Jubiläumskonzert in Göllsdorf: Der Klangzauber vereinte Emotionen, Vielfalt und Tradition

Das Jubiläumskonzert des MV Göllsdorf zum Abschluss des Jubiläumsjahres war ein Erfolg.
MV GöllsdorfSouverän und eindrucksvoll eröffnete der Musikverein Göllsdorf unter der Leitung seines Dirigenten Gabor Fehervari mit der „Jubilee Fanfare“ den Konzertabend. Die kraftvollen Klänge und die präzise Ausführung der Kapelle sorgten für eine festliche Stimmung und setzten den Auftakt für diesen besonderen Anlass.
„Segne Du Maria“ ist das musikalische Leitmotiv im Konzertstück „Crossbreed“ von Thiemo Krass. Ein Werk, das eine faszinierende Mischung aus Tradition und Moderne in sich vereint und die Grenzen musikalischer Genres sprengt. Innovative Rhythmen und harmonische Klänge entführten das Publikum in eine andere Welt. Die Musiker zeigten ihr Können und ihre Vielseitigkeit.

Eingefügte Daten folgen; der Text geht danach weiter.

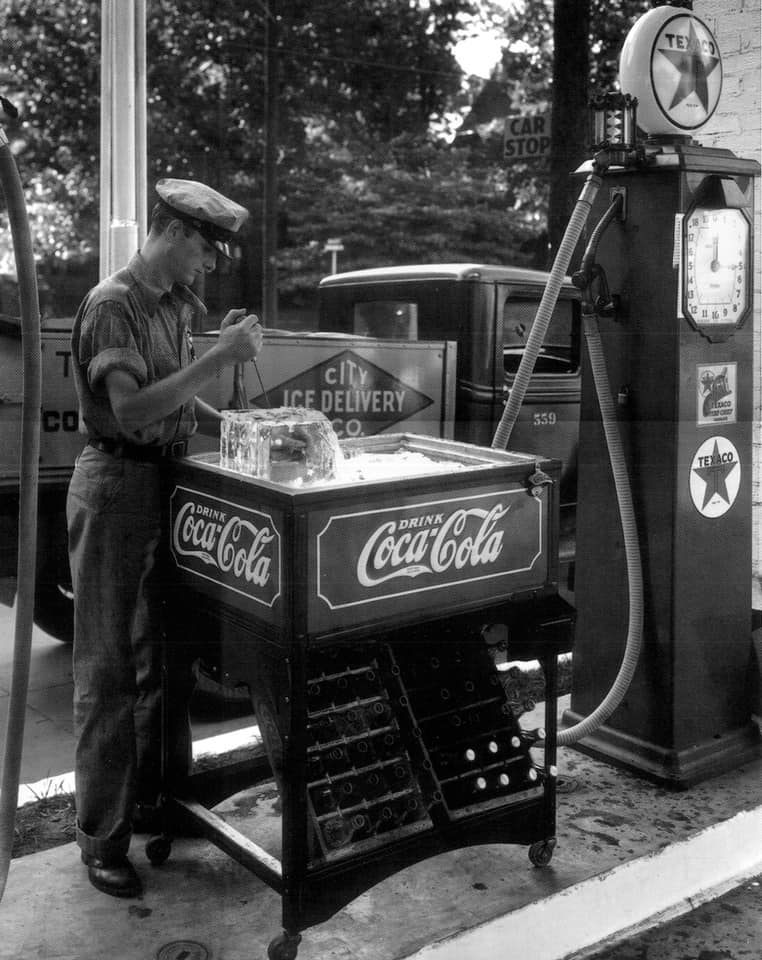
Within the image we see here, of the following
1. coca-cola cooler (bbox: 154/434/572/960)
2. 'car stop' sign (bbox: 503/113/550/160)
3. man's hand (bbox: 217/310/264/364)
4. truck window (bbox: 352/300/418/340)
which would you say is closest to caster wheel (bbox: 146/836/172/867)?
coca-cola cooler (bbox: 154/434/572/960)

Mitreißend und emotional: „Hindenburg“ begeistert das Publikum
Ein weiteres Highlight des Abends war der „Ungarische Tanz Nr. 5“ von Johannes Brahms. Die lebhaften Melodien und der mitreißende Rhythmus luden zum Mittanzen ein. Leidenschaftlich dirigiert von Fehervari, der mit diesem volkstümlichen Tanz nicht nur seine Musiker, sondern alle Besucher auf eine Reise in seine ungarische Heimat entführte.
Das Musikstück „Hindenburg“ zog die Zuhörer mit seiner emotionalen Tiefe und kraftvollen Passagen in seinen Bann. Die ganze Tragik dieses Ereignisses konnte fast körperlich gespürt werden. Die Darbietung war ein eindrucksvolles Zeugnis für die musikalische Reife des Musikvereins.
Musikalische Reise in die 80er Jahre
Mit „80er-KULT-(tour)“ wurde das Göllsdorfer Publikum auf eine Reise in die 80er-Jahre mitgenommen. In der gut besuchten Halle waren die Energie, die Euphorie und die Lebensfreude dieses Jahrzehntes spürbar.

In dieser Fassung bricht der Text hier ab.